### Material provided
::::

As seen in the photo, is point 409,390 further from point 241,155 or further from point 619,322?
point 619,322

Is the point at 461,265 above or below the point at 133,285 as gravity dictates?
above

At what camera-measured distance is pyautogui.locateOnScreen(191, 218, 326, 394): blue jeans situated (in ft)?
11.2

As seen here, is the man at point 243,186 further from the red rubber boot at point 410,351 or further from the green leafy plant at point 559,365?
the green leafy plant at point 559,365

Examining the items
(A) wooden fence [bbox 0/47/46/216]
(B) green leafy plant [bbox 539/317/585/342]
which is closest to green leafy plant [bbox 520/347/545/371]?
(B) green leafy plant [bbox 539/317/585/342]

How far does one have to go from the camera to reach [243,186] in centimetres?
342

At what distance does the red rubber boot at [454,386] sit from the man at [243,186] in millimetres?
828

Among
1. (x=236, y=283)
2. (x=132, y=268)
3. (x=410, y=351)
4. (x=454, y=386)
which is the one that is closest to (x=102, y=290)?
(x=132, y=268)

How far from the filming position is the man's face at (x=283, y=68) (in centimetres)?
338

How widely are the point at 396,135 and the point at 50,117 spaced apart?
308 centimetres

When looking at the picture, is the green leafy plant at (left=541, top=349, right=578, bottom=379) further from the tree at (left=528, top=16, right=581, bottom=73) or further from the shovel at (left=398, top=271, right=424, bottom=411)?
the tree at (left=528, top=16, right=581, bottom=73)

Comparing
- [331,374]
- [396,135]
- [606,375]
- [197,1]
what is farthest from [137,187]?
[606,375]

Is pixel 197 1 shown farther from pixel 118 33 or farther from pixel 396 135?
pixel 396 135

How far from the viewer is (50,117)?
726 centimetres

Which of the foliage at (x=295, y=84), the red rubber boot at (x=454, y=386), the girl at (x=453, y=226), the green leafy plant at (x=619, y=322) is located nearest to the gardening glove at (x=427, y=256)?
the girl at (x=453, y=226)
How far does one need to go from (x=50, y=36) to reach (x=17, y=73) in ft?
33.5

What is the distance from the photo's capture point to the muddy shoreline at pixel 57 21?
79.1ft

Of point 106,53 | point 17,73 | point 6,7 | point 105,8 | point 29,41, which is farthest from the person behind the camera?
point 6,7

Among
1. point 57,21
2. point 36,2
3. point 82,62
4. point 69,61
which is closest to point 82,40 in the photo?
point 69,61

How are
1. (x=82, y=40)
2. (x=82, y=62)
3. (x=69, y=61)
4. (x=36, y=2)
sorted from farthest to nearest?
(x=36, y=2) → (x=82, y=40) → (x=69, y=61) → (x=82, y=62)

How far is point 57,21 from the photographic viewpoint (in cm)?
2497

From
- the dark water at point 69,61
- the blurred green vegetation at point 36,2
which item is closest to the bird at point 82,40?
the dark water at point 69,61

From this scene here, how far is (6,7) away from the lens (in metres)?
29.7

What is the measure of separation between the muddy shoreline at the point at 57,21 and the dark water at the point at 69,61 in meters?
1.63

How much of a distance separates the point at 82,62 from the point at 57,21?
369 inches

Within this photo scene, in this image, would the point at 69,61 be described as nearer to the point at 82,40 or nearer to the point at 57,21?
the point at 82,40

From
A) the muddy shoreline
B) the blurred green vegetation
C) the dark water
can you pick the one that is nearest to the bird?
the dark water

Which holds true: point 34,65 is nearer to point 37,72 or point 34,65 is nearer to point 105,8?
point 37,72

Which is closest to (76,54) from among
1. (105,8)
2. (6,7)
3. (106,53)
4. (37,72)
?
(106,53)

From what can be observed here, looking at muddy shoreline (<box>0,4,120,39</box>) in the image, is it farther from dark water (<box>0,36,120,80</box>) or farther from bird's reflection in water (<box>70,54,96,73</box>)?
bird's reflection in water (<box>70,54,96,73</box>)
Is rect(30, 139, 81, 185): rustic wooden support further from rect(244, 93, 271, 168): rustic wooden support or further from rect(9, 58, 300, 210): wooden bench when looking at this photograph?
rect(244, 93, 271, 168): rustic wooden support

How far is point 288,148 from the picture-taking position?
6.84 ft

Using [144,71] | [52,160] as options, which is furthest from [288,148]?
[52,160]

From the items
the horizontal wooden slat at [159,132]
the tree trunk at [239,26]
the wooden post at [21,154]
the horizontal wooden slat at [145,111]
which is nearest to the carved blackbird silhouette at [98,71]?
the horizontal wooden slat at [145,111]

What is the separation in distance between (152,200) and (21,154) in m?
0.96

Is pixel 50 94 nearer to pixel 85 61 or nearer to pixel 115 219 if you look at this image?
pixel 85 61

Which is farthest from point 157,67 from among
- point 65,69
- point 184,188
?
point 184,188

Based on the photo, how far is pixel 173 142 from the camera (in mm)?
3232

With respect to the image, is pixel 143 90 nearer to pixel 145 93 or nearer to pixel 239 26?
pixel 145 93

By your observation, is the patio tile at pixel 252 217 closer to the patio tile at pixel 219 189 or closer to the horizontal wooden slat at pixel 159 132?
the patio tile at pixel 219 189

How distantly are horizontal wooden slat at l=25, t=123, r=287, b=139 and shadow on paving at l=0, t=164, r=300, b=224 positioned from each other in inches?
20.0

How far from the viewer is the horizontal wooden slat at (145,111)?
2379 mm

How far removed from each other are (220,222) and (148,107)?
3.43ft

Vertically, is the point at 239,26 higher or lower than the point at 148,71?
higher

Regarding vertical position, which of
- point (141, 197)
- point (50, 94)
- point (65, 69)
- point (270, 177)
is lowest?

::::

### To do
Copy every one of the records above, word for word.

### Output for this task
As seen in the photo, is point 409,390 further from point 241,155 or further from point 619,322?
point 619,322

Is the point at 461,265 above or below the point at 133,285 as gravity dictates?
above

At what camera-measured distance is pyautogui.locateOnScreen(191, 218, 326, 394): blue jeans situated (in ft)?
11.2

As seen here, is the man at point 243,186 further from the red rubber boot at point 410,351 or further from the green leafy plant at point 559,365?
the green leafy plant at point 559,365

Examining the items
(A) wooden fence [bbox 0/47/46/216]
(B) green leafy plant [bbox 539/317/585/342]
which is closest to green leafy plant [bbox 520/347/545/371]?
(B) green leafy plant [bbox 539/317/585/342]

How far does one have to go from the camera to reach [243,186] in centimetres?
342

At what distance does the red rubber boot at [454,386] sit from the man at [243,186] in millimetres?
828

Among
1. (x=236, y=283)
2. (x=132, y=268)
3. (x=410, y=351)
4. (x=454, y=386)
which is the one that is closest to (x=102, y=290)?
(x=132, y=268)

How far from the filming position is the man's face at (x=283, y=68) (in centimetres)?
338

How widely are the point at 396,135 and the point at 50,117 spaced apart?
308 centimetres

When looking at the picture, is the green leafy plant at (left=541, top=349, right=578, bottom=379) further from the tree at (left=528, top=16, right=581, bottom=73) or further from the shovel at (left=398, top=271, right=424, bottom=411)?
the tree at (left=528, top=16, right=581, bottom=73)

Comparing
- [331,374]
- [396,135]
- [606,375]
- [197,1]
what is farthest from [137,187]?
[606,375]

Is pixel 197 1 shown farther from pixel 118 33 or farther from pixel 396 135?
pixel 396 135

How far from the viewer is (50,117)?
726 centimetres

Which of the foliage at (x=295, y=84), the red rubber boot at (x=454, y=386), the girl at (x=453, y=226), the green leafy plant at (x=619, y=322) is located nearest to the gardening glove at (x=427, y=256)?
the girl at (x=453, y=226)
How far does one need to go from (x=50, y=36) to reach (x=17, y=73) in ft?
33.5

What is the distance from the photo's capture point to the muddy shoreline at pixel 57 21?
79.1ft

Of point 106,53 | point 17,73 | point 6,7 | point 105,8 | point 29,41, which is farthest from the person behind the camera?
point 6,7

Among
1. point 57,21
2. point 36,2
3. point 82,62
4. point 69,61
which is closest to point 82,40 in the photo?
point 69,61

How are
1. (x=82, y=40)
2. (x=82, y=62)
3. (x=69, y=61)
4. (x=36, y=2)
sorted from farthest to nearest?
(x=36, y=2) → (x=82, y=40) → (x=69, y=61) → (x=82, y=62)

How far is point 57,21 from the photographic viewpoint (in cm)?
2497

From
- the dark water at point 69,61
- the blurred green vegetation at point 36,2
which item is closest to the bird at point 82,40?
the dark water at point 69,61

From this scene here, how far is (6,7) away from the lens (in metres)?
29.7

What is the measure of separation between the muddy shoreline at the point at 57,21 and the dark water at the point at 69,61 in meters?
1.63

How much of a distance separates the point at 82,62 from the point at 57,21?
369 inches

Within this photo scene, in this image, would the point at 69,61 be described as nearer to the point at 82,40 or nearer to the point at 57,21?
the point at 82,40

From
A) the muddy shoreline
B) the blurred green vegetation
C) the dark water
can you pick the one that is nearest to the bird?
the dark water

Which holds true: point 34,65 is nearer to point 37,72 or point 34,65 is nearer to point 105,8?
point 37,72

Which is closest to (76,54) from among
1. (105,8)
2. (6,7)
3. (106,53)
4. (37,72)
?
(106,53)

From what can be observed here, looking at muddy shoreline (<box>0,4,120,39</box>) in the image, is it farther from dark water (<box>0,36,120,80</box>) or farther from bird's reflection in water (<box>70,54,96,73</box>)?
bird's reflection in water (<box>70,54,96,73</box>)
Is rect(30, 139, 81, 185): rustic wooden support further from rect(244, 93, 271, 168): rustic wooden support or further from rect(9, 58, 300, 210): wooden bench when looking at this photograph?
rect(244, 93, 271, 168): rustic wooden support

How far is point 288,148 from the picture-taking position?
6.84 ft

Using [144,71] | [52,160] as options, which is furthest from [288,148]?
[52,160]

From the items
the horizontal wooden slat at [159,132]
the tree trunk at [239,26]
the wooden post at [21,154]
the horizontal wooden slat at [145,111]
which is nearest to the carved blackbird silhouette at [98,71]?
the horizontal wooden slat at [145,111]

What is the separation in distance between (152,200) and (21,154) in m?
0.96

Is pixel 50 94 nearer to pixel 85 61 or nearer to pixel 115 219 if you look at this image?
pixel 85 61

Which is farthest from point 157,67 from among
- point 65,69
- point 184,188
?
point 184,188

Based on the photo, how far is pixel 173 142 from the camera (in mm)?
3232

With respect to the image, is pixel 143 90 nearer to pixel 145 93 or nearer to pixel 239 26?
pixel 145 93

By your observation, is the patio tile at pixel 252 217 closer to the patio tile at pixel 219 189 or closer to the horizontal wooden slat at pixel 159 132?
the patio tile at pixel 219 189

How distantly are horizontal wooden slat at l=25, t=123, r=287, b=139 and shadow on paving at l=0, t=164, r=300, b=224 positioned from each other in inches?
20.0

How far from the viewer is the horizontal wooden slat at (145,111)?
2379 mm

How far removed from each other are (220,222) and (148,107)?
3.43ft

Vertically, is the point at 239,26 higher or lower than the point at 148,71?
higher

Regarding vertical position, which of
- point (141, 197)
- point (50, 94)
- point (65, 69)
- point (270, 177)
is lowest?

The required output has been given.